### Timing of inverse square root

This algorithm's cost is dominated by multiplications, and it does 3 fixed-point multiplications per iteration.

I would like to test it (for correctness) with high precision (so I can require accuracy at least $10^{-9}$, which means ~30 bits after decimal 
point, but it runs so slowly that it makes it impractical to test it).

In [1]:
import time
from psiqworkbench import QPU, QFixed
from psiqworkbench.filter_presets import BIT_DEFAULT
from qmath.func.inv_sqrt import InverseSquareRoot

qpu = QPU(filters=BIT_DEFAULT)
qpu.reset(2000)
q_a = QFixed(40, name="a", radix=30, qpu=qpu)
a = 0.1
q_a.write(a)
func = InverseSquareRoot(num_iterations=5)
t0 = time.time()
func.compute(q_a)
print(f"Time: {time.time()-t0}s")
q_result = func.get_result_qreg()
expected = a**-0.5
print("Error:", abs(q_result.read() - expected))

Time: 16.151357173919678s
Error: 6.683499087500877e-09


It took 16 seconds to do 5*3=15 multiplications, about a second per multiplication of two 40-bit numbers. This makes it impossible to have a good tests over variety of inputs for different algorithms with reasonable precision.
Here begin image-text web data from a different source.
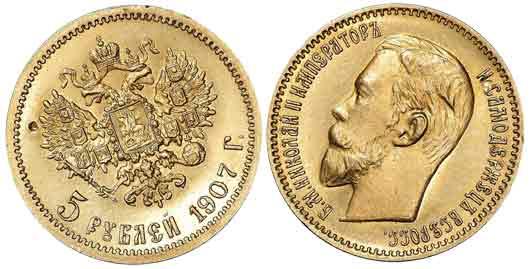 Русская монета в пять и десять рублей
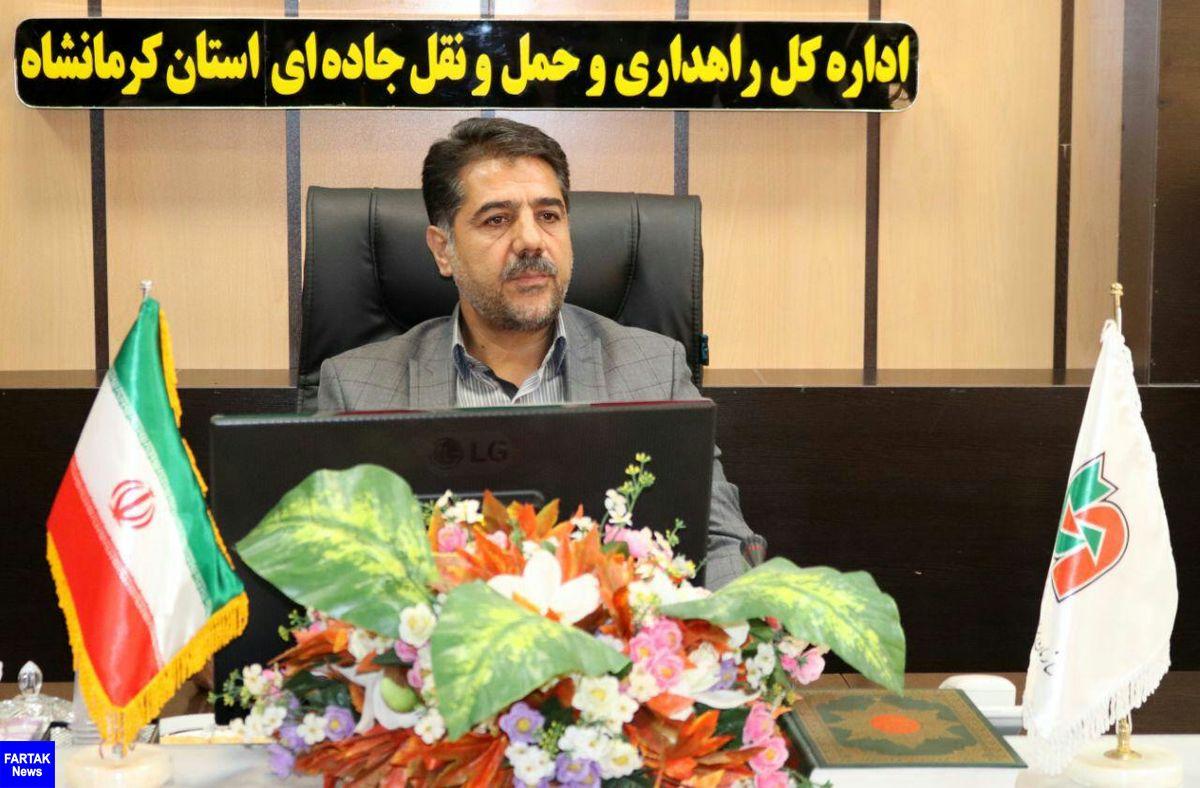 تاکنون لکه گیری و آسفالت۳۰۶ کیلومتر از راههای استان کرمانشاه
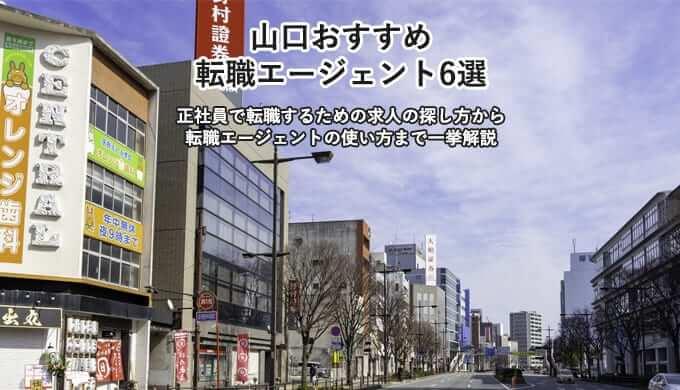 山口おすすめ転職エージェント6選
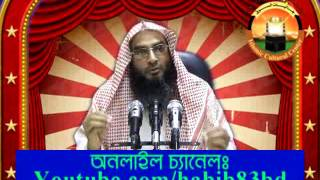 Bangla Waz Bod Choritrer KoFol By Sheikh Motiur Rahman Madani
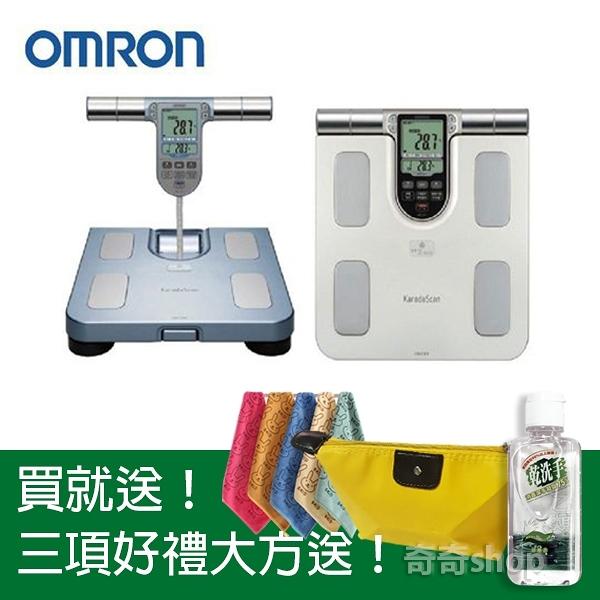 OMRON HBF371 歐姆龍體脂計銀/藍 限時搶購!贈好禮(擦手巾+萬用包+乾洗手)**朵蕓健康小舖**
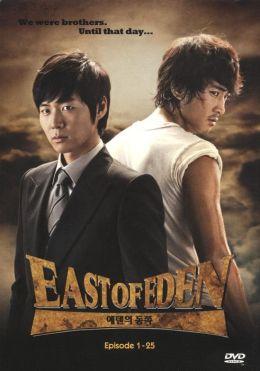 East Of Eden 1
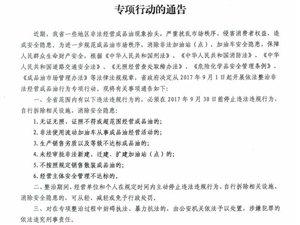 安徽省依法整治非法经营成品油行为专项行动的通告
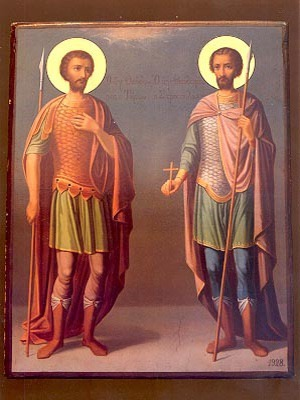 SAINTS THEODORES THE GREAT MARTYRS, TYRO AND STRATELATES, FULL BODY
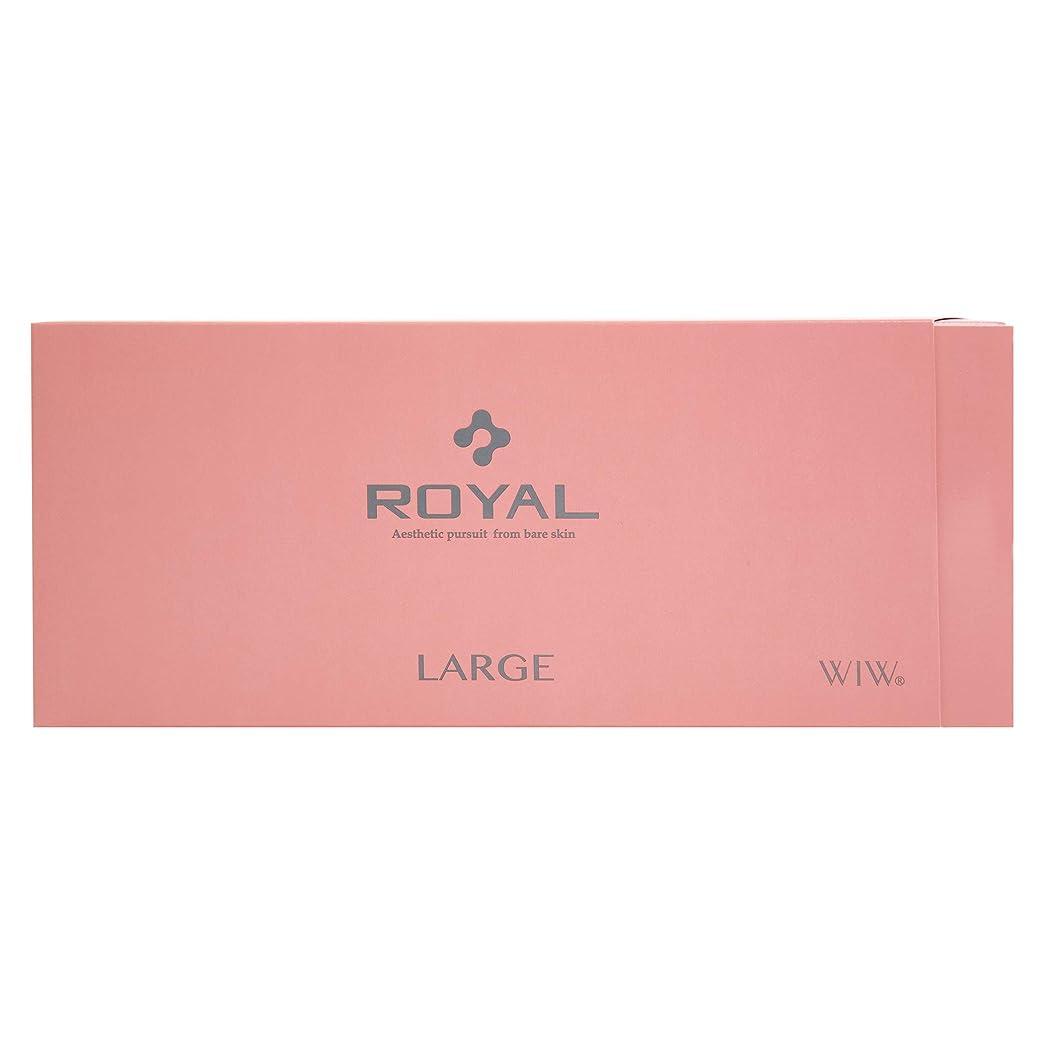 変える踏み台時刻表WIW ROYAL ロイアルラージ 1.3ml×90袋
Below is even simpler repro: single multiplication of two 40-bit numbers takes ~1 second.

In [2]:
import time
from psiqworkbench import QPU, QFixed
import psiqworkbench.qubricks as qbk
from psiqworkbench.filter_presets import BIT_DEFAULT

qpu = QPU(filters=BIT_DEFAULT)
qpu.reset(300)
q_a = QFixed(40, name="a", radix=30, qpu=qpu)
q_b = QFixed(40, name="a", radix=30, qpu=qpu)
q_c = QFixed(40, name="a", radix=30, qpu=qpu)
q_a.write(2.2)
q_b.write(3.3)
t0=time.time()
qbk.GidneyMultiplyAdd().compute(q_c, q_a, q_b)
print(f"Time: {time.time()-t0}s")
print(q_c.read())

Time: 0.9535529613494873s
7.259999999776483